"Do you truly love your brother?"
"And he me," said Lambert.
"He is yet so young," Catherine began again.
"Ten years younger than I. I am thirty-two. Our mother died when he was born. Good Aunt Ditmar, our sainted mother's sister, took him home since my father and I, poor youngster, naturally did not know how to help ourselves. When he was a couple of years old he came again to us, though his aunt would gladly have kept him. But father did not stand any too well with uncle, and was jealous, fearing that his child would become entirely estranged from him. So I waited on and brought up the little orphaned rogue as best I could, and, since he grew so, I thought that any mother would be proud of the boy. Then, when I could no longer carry him, I played with him, and taught him the little I had learned, and so we have been together day and night, and an angry word has never passed between us, though he was as wild and intractable as a young bear. Father's position in respect to him was very difficult, being himself a determined man and quite passionate. Once, being at variance, father raised his hand against the eleven-year-old boy, who was as brave and proud as a man. He ran away into the woods and did not return, so that we thought that he had either committed suicide, or had been torn in pieces by the bears. Meanwhile my young gentleman stuck among the Indians at Oneida Lake and did not let anything be seen or heard of him for three years, until, a few days after father's death, he suddenly entered the block-house where I sat alone and sad. At first I did not know him, for he had grown a couple of heads taller and was dressed in Indian style. But he fell upon my neck and wept bitterly, and said:
"'I heard by chance that our father was lying on his death-bed. I have been walking three days and three nights to see him again.' In the midst of his weeping he threw back his head and, with sparkling eyes, exclaimed: 'But do not think that I have forgiven him for striking me; but I am sorry that I ran away.' So he came again as he had gone, wild and proud, and at the next moment soft and kind."
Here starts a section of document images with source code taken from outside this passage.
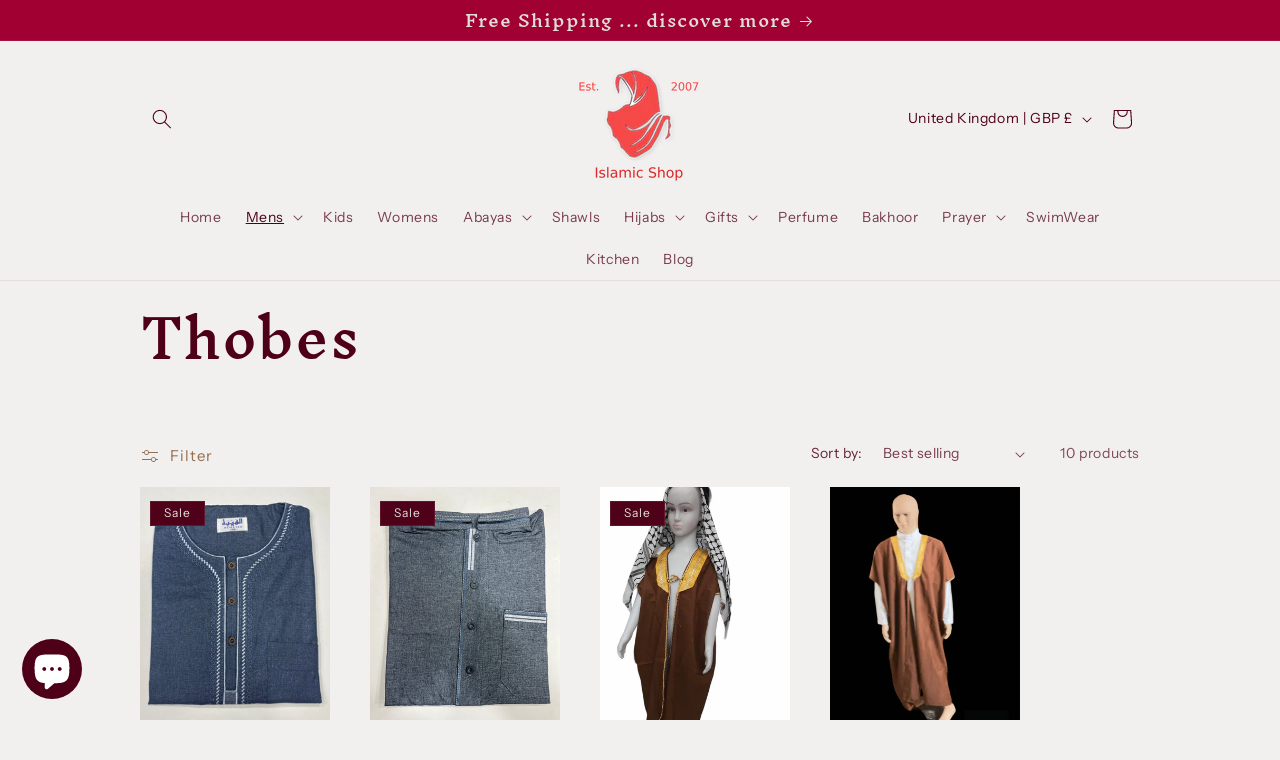

--- FILE ---
content_type: text/javascript
request_url: https://www.middleeasternboutique.com/cdn/shop/t/24/assets/theme-editor.js?v=129659887100564411011762638237
body_size: 437
content:
function hideProductModal(){const productModal=document.querySelectorAll("product-modal[open]");productModal&&productModal.forEach(modal=>modal.hide())}document.addEventListener("shopify:block:select",function(event){if(hideProductModal(),!event.target.classList.contains("slideshow__slide"))return;const parentSlideshowComponent=event.target.closest("slideshow-component");parentSlideshowComponent.pause(),setTimeout(function(){parentSlideshowComponent.slider.scrollTo({left:event.target.offsetLeft})},200)}),document.addEventListener("shopify:block:deselect",function(event){if(!event.target.classList.contains("slideshow__slide"))return;const parentSlideshowComponent=event.target.closest("slideshow-component");parentSlideshowComponent.autoplayButtonIsSetToPlay&&parentSlideshowComponent.play()}),document.addEventListener("shopify:section:load",()=>{hideProductModal();const zoomOnHoverScript=document.querySelector("[id^=EnableZoomOnHover]");if(zoomOnHoverScript&&zoomOnHoverScript){const newScriptTag=document.createElement("script");newScriptTag.src=zoomOnHoverScript.src,zoomOnHoverScript.parentNode.replaceChild(newScriptTag,zoomOnHoverScript)}}),document.addEventListener("shopify:section:unload",event=>{document.querySelectorAll(`[data-section="${event.detail.sectionId}"]`).forEach(element=>{element.remove(),document.body.classList.remove("overflow-hidden")})}),document.addEventListener("shopify:section:reorder",()=>hideProductModal()),document.addEventListener("shopify:section:select",()=>hideProductModal()),document.addEventListener("shopify:section:deselect",()=>hideProductModal()),document.addEventListener("shopify:inspector:activate",()=>hideProductModal()),document.addEventListener("shopify:inspector:deactivate",()=>hideProductModal());const selectVariantByClickingImage={_createVariantImage:function(product){const variantImageObject={};return product.variants.forEach(variant=>{if(typeof variant.featured_image<"u"&&variant.featured_image!==null){const variantImage=variant.featured_image.src.split("?")[0].replace(/http(s)?:/,"");variantImageObject[variantImage]=variantImageObject[variantImage]||{},product.options.forEach((option,index)=>{const optionValue=variant.options[index],optionKey=`option-${index}`;if(typeof variantImageObject[variantImage][optionKey]>"u")variantImageObject[variantImage][optionKey]=optionValue;else{const oldValue=variantImageObject[variantImage][optionKey];oldValue!==null&&oldValue!==optionValue&&(variantImageObject[variantImage][optionKey]=optionValue)}})}}),variantImageObject},_updateVariant:function(event,id,product,variantImages){const arrImage=event.src.split("?")[0].replace(/http(s)?:/,"").split("."),strExtention=arrImage.pop(),strRemaining=arrImage.pop(),strNewImage=`${arrImage.join(".")}.${strRemaining}.${strExtention}`;typeof variantImages[strNewImage]<"u"&&product.variants.forEach(variant=>{const variantId=variant.id,variantOptions=variantImages[strNewImage];let isMatch=!0;for(let i=0;i<variant.options.length;i++)if(variant.options[i]!==variantOptions[`option-${i}`]){isMatch=!1;break}if(isMatch){const variantInput=document.querySelector("#"+id+' input[name="id"]');variantInput&&(variantInput.value=variantId,variantInput.dispatchEvent(new Event("change",{bubbles:!0}))),document.querySelectorAll("#"+id+" .select__select").forEach((select,index)=>{select.selectedIndex=[...select.options].findIndex(option=>option.value===variantOptions[`option-${index}`]),select.dispatchEvent(new Event("change",{bubbles:!0}))})}})},_selectVariant:function(){const productJson=document.querySelectorAll("[id^=ProductJson-");productJson.length>0&&productJson.forEach(product=>{const sectionId=product.id.replace("ProductJson-","MainProduct-");if(document.querySelectorAll("#"+sectionId+" .thumbnail img").length>1){const productObject=JSON.parse(product.innerHTML),variantImages=this._createVariantImage(productObject);var _this=this;document.addEventListener("click",function(e){e=e||window.event;var target=e.target;target.classList.contains("thumbnail")&&_this._updateVariant(target.querySelector("img"),sectionId,productObject,variantImages)},!1)}})}};document.readyState!=="loading"?selectVariantByClickingImage._selectVariant():document.addEventListener("DOMContentLoaded",selectVariantByClickingImage._selectVariant());
//# sourceMappingURL=/cdn/shop/t/24/assets/theme-editor.js.map?v=129659887100564411011762638237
Lambert was silent. After a short pause he said: "I wish I had told you all this before; you would then not have been so frightened last evening."
"And this morning," said Catherine to herself.
Lambert continued: "They here call him the Indian, and the name fits him in more than one respect. At least no Indian would undertake to compete with him in those things in which they chiefly excel. In all their arts Conrad beats them; and then he loves the hunt, the forest and rambling ways just as the red-skins do. But his heart is true as pure gold, and in that he is not a red-skin, who are all as false as a jack-o'-lantern in the swamp. For this reason we all here on the Mohawk and on the Schoharie, old and young, love him. Wherever there are German settlers there he comes on his hunting expeditions, and is everywhere welcome. The people sleep without fear when he is there, for they know they are guarded by the best rifle in the colony."
Lambert's eyes brightened as he spoke about his brother. Suddenly his face became beclouded.
"Who knows," continued he, "how different it might have been last year had he been here with us? But when Belletre broke loose with his devilish Indians and his French, who are much worse devils, we were entirely unprepared. We would not believe the Indian who brought us the news. Conrad would have known what there was of it, and would soon have brought it out. But he remained above between the lakes on a hunt; so we missed his arm and rifle. Then took place the remarkable circumstance that they did not come here to Canada Creek, and that our houses escaped their ravages. This afterward caused bad blood, and one could hear whisperings about treachery, though, at the first alarm, we all hurried forward and did our share. Conrad helped us fight in his own way. He says nothing about it, but I think that many an Indian, who in the morning went hunting, was vainly waited for at his camp-fire in the evening, and has not to this day returned to his wigwam."